Please retype the listing exactly as it appears, skipping each picture.

Dataset section:
※ ※ ※
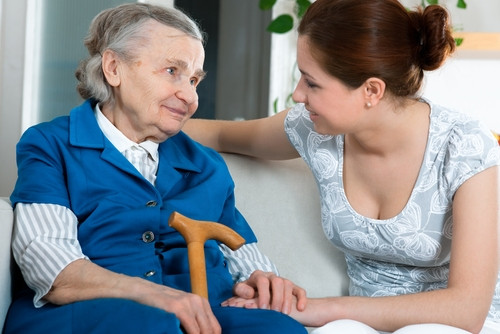 caregiver helping a senior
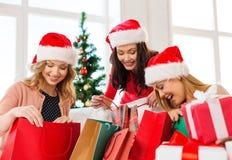 圣诞老人帮手帽子的妇女有购物袋的 库存照片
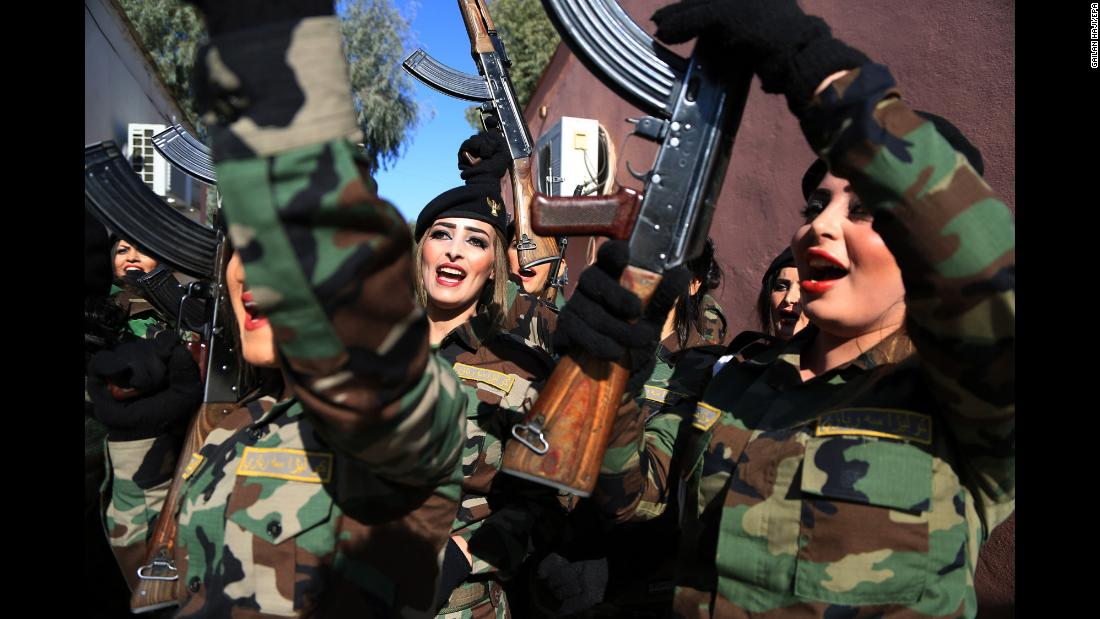 Female Peshmerga fighters celebrate Tuesday, January 30, after graduating from a military academy in Zakho, Iraq. The Peshmerga are the national military force for the Kurdistan Regional Government in northern Iraq.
※ ※ ※
Exercise answer:
 caregiver helping a senior
 圣诞老人帮手帽子的妇女有购物袋的 库存照片
 Female Peshmerga fighters celebrate Tuesday, January 30, after graduating from a military academy in Zakho, Iraq. The Peshmerga are the national military force for the Kurdistan Regional Government in northern Iraq.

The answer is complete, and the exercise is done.